» Tasks for this exercise:
1. Reproduce the passage of the court opinion on Persky's suit against Strata below, between "We agree and" and "the litigation proceeded.", inclusive.
2. Continue the court opinion on Persky's suit against Strata below from where it stops.

» Excerpt to read:
- - - - -

Jordan Blake Persky sued his former employer, Strata Equity Global, Inc. (Strata) for employment-related claims.1 As the litigation was proceeding, counsel for Persky informed Strata that Persky had been able to access at least one legal invoice from Strata’s counsel regarding work related to Persky’s lawsuit. Strata then filed a cross-complaint alleging that Persky had violated Penal Code2 section 502, which prohibits unauthorized access to computers, computer systems, and computer networks, by allegedly accessing Strata’s “computer network and file databases” and viewing and obtaining data contained within them, including the legal invoice. Persky filed an anti- SLAPP motion (Code Civ. Proc., § 425.16), asserting that the claims in Strata’s cross-complaint arose from Persky’s protected activity involving the litigation between the parties. The trial court denied the motion, concluding that Strata’s cross-claims against Persky are based on unprotected activity.
We agree and affirm the court’s order.
FACTUAL AND PROCEDURAL BACKGROUND A. The Complaint and Cross-complaint In April 2022, Persky filed his complaint against Strata, a real estate investing firm, alleging breach of his employment agreement and related Labor Code claims. At the time he filed the lawsuit, Persky was employed as the Managing Director of Finance, and he continued to work in that role as the litigation proceeded.

- - - - -

» Record excerpts:
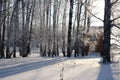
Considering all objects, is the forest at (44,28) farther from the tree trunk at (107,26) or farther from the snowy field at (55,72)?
the snowy field at (55,72)

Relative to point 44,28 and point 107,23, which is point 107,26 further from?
point 44,28

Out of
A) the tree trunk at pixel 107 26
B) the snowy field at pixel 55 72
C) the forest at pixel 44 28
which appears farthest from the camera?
the forest at pixel 44 28

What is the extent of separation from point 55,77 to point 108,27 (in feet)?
34.7

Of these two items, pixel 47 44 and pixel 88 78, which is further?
pixel 47 44

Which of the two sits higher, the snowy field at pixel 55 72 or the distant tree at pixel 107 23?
the distant tree at pixel 107 23

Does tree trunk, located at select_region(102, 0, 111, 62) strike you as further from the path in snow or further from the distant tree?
the path in snow

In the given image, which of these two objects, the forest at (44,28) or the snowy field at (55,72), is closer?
the snowy field at (55,72)

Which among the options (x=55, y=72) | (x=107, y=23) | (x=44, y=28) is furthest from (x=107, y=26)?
(x=44, y=28)

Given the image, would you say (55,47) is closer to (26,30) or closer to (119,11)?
(26,30)

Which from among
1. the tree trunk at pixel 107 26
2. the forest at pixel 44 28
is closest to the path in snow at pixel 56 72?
the tree trunk at pixel 107 26

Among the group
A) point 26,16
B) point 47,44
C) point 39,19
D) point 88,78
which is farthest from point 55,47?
point 88,78

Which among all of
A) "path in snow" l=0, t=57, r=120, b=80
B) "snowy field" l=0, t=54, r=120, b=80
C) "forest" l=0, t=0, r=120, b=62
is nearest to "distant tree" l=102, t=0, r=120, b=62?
"snowy field" l=0, t=54, r=120, b=80

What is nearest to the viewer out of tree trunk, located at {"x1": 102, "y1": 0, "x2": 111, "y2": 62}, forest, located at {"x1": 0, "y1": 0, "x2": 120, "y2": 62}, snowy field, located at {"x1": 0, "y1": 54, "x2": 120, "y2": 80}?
snowy field, located at {"x1": 0, "y1": 54, "x2": 120, "y2": 80}

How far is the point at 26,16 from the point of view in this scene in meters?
40.0
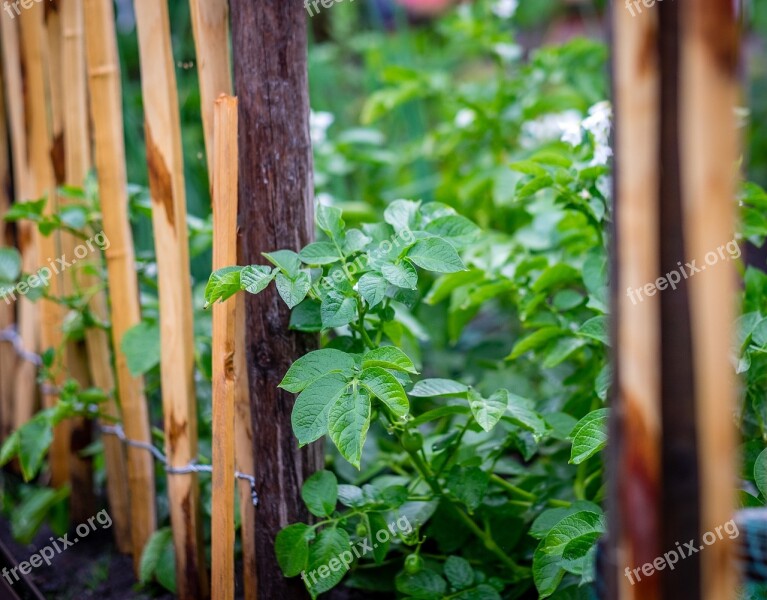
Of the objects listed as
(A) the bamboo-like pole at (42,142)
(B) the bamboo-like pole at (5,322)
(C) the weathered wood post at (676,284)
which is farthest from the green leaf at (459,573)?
(B) the bamboo-like pole at (5,322)

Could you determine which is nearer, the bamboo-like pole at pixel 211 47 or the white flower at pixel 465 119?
the bamboo-like pole at pixel 211 47

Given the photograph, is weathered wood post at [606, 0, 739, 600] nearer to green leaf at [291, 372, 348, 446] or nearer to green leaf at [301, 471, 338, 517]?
green leaf at [291, 372, 348, 446]

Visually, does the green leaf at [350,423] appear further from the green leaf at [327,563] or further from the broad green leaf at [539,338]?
the broad green leaf at [539,338]

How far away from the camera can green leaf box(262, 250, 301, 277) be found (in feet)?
2.92

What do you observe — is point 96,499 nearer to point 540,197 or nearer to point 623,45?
point 540,197

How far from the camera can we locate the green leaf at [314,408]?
0.85m

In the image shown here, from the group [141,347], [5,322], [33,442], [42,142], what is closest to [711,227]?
[141,347]

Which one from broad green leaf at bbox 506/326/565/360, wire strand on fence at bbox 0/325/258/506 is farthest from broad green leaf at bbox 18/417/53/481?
broad green leaf at bbox 506/326/565/360

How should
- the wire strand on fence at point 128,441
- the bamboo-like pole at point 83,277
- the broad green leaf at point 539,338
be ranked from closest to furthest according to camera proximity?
the wire strand on fence at point 128,441, the broad green leaf at point 539,338, the bamboo-like pole at point 83,277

- - - - -

» Expected results:
1.
We agree and affirm the court’s order.
FACTUAL AND PROCEDURAL BACKGROUND A. The Complaint and Cross-complaint In April 2022, Persky filed his complaint against Strata, a real estate investing firm, alleging breach of his employment agreement and related Labor Code claims. At the time he filed the lawsuit, Persky was employed as the Managing Director of Finance, and he continued to work in that role as the litigation proceeded.

2.
At some point after filing this action, Persky accessed Strata’s accounting records through its computer network. Relevant to this appeal,
In June 2022, Strata filed a cross-complaint against Persky, alleging a single cause of action for the violation of the Comprehensive Computer Data Access and Fraud Act, codified at section 502 of the Penal Code based on Persky’s accessing of Strata’s computer network and electronic files stored there.3 It specifically referenced as the basis for relief three subdivisions of section 502: (c)(1)(B), (c)(2), and (c)(7). The cross-complaint sought compensatory damages, which included “all expenditures to investigate Strata Global’s computer network, file databases, and data” (§ 502, subd. (e)(1)), as well as punitive damages (id., subd. (e)(4)), attorney fees (id., subd. (e)(2)), and other unspecified injunctive or equitable relief “as the Court deems just and reasonable” (id., subd. (e)(1)).
B. Persky’s Anti-SLAPP Motion Persky filed a special motion to strike the cross-complaint under Code of Civil Procedure section 425.16. He asserted that Strata’s cause of action for a violation of section 502 arose from his protected activity because the “gravamen of Strata’s claim is that Persky impermissibly accessed Strata’s files to communicate documents to his attorneys so that he could gain a litigation advantage.” Persky further argued that the “claim is premised on communications by Persky’s counsel to Strata’s counsel relating to a legal
Persky’s motion principally relied on the allegations in paragraphs 12, 13, 18, and 19 of the cross-complaint. These allegations are as follows: “[W]ithout authorization, Mr. Persky has been rummaging through Strata Global’s network and databases, including its corporate management database, to obtain information and documentation, such as legal invoices, which Mr. Persky knows are outside his permitted access for use against Strata Global in this litigation.”
“After four months, on May 25, 2022, Strata Global’s counsel finally was advised by counsel for Mr. Persky that Mr. Persky had gained access to EGS’s legal invoices on Strata Global’s shared company server. Strata Global is informed and believes and thereon alleges that Mr. Persky accessed at least one legal invoice and viewed its contents.
Mr. Persky’s counsel thereafter provide the file path for the folder that Mr. Persky accessed.”
“[F]rom December 2021 to present, Mr. Persky has knowingly accessed Strata Global’s computer network and file databases impermissibly to access, download, copy, or otherwise take data for his own use in his lawsuit against the company in violation of Sections 502(c)(1)(b), 502(c)(2), and 502(c)(7) of the Penal Code, Cal. Pen. Code, § 502(c), et seq.”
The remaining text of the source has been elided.